WORK ITEM: Everything in the listing below should be repeated exactly, apart from the pictures.
[[ DATA TO PROCESS, beginning ]]
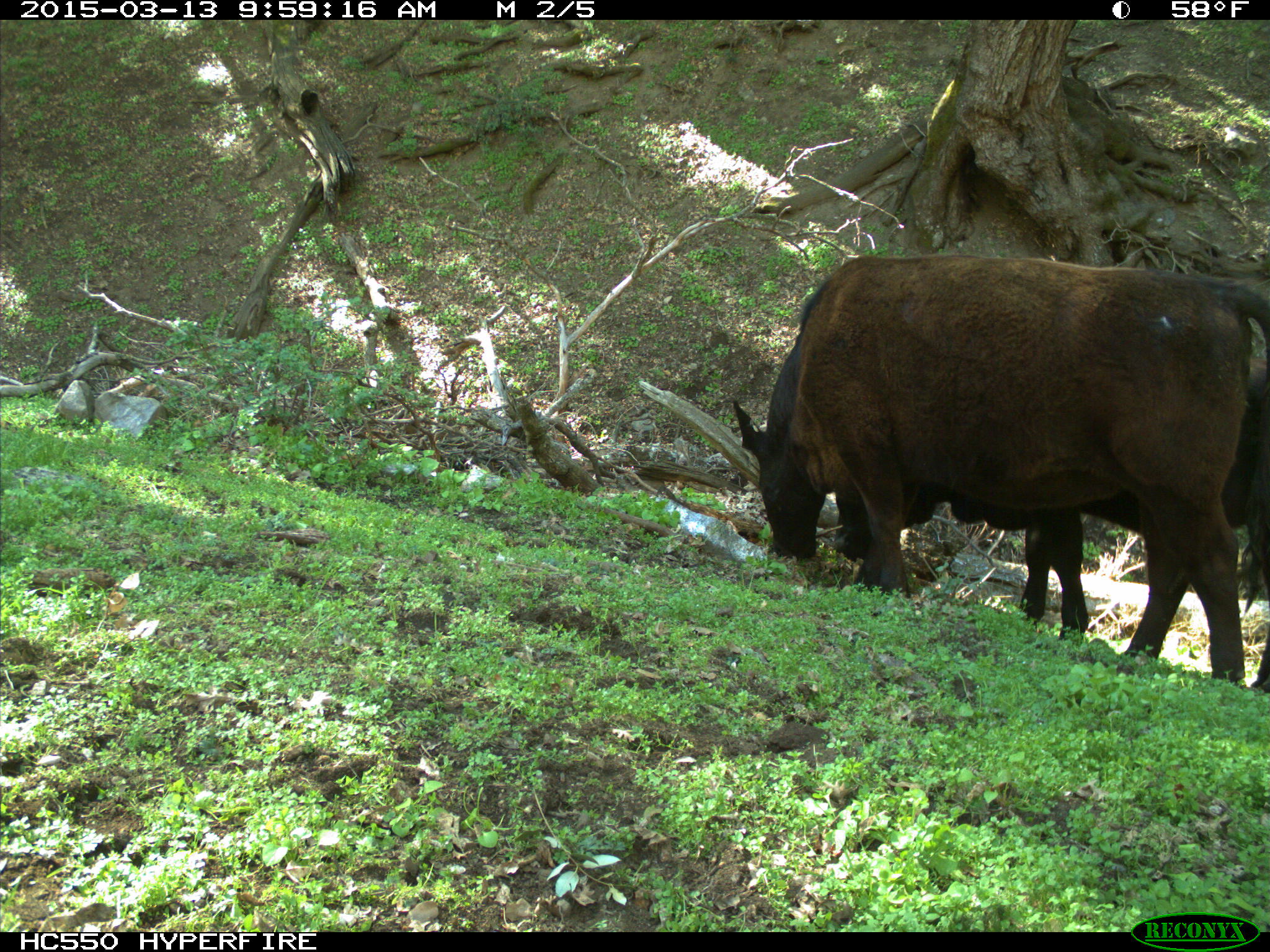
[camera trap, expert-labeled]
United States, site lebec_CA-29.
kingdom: Animalia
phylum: Chordata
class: Mammalia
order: Artiodactyla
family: Bovidae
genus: Bos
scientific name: Bos taurus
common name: domestic cow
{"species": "Bos taurus (domestic cow)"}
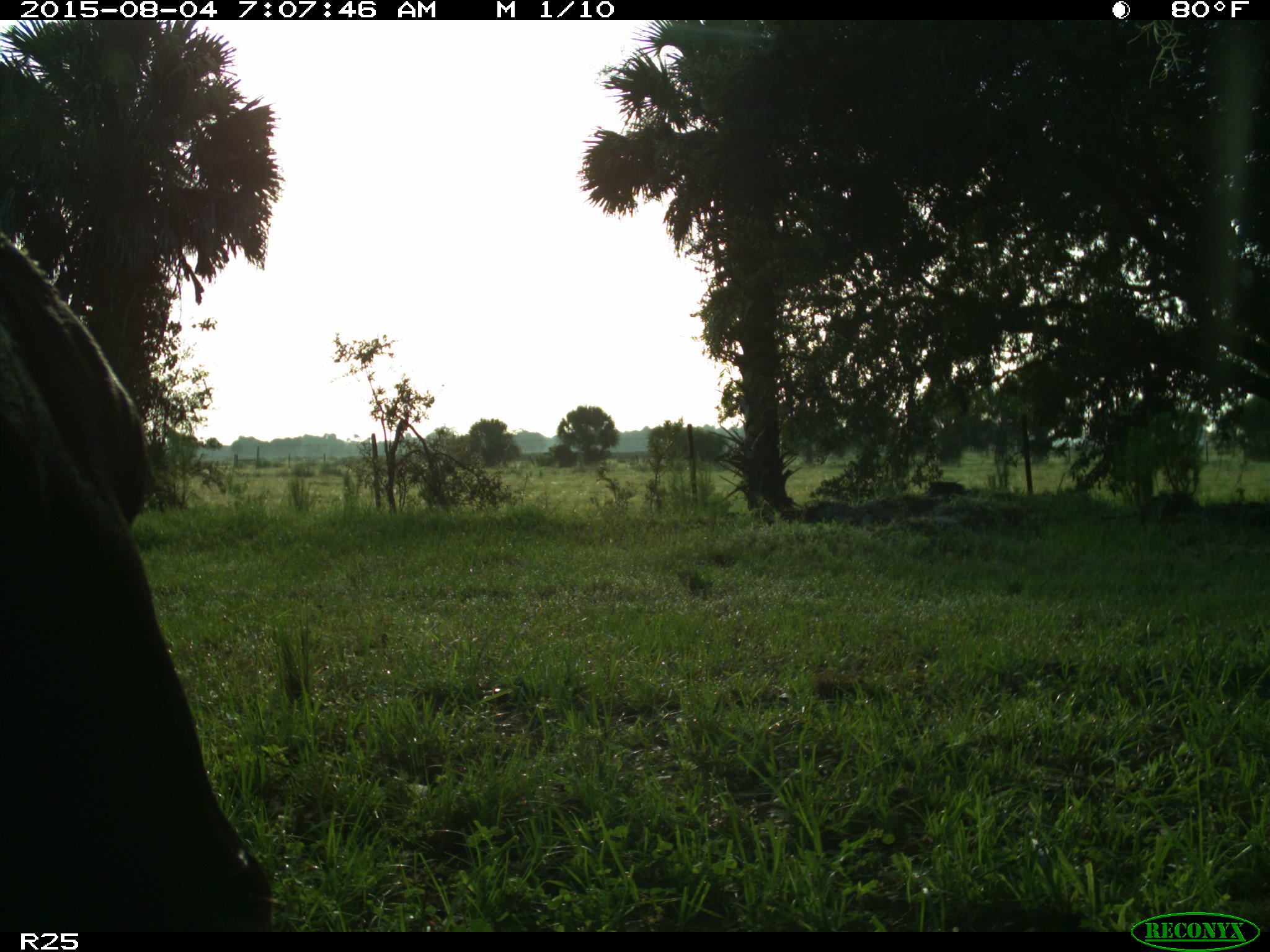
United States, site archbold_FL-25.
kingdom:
[[ DATA TO PROCESS, end ]]
EXPECTED ANSWER:
[camera trap, expert-labeled]
United States, site lebec_CA-29.
kingdom: Animalia
phylum: Chordata
class: Mammalia
order: Artiodactyla
family: Bovidae
genus: Bos
scientific name: Bos taurus
common name: domestic cow
{"species": "Bos taurus (domestic cow)"}
United States, site archbold_FL-25.
kingdom:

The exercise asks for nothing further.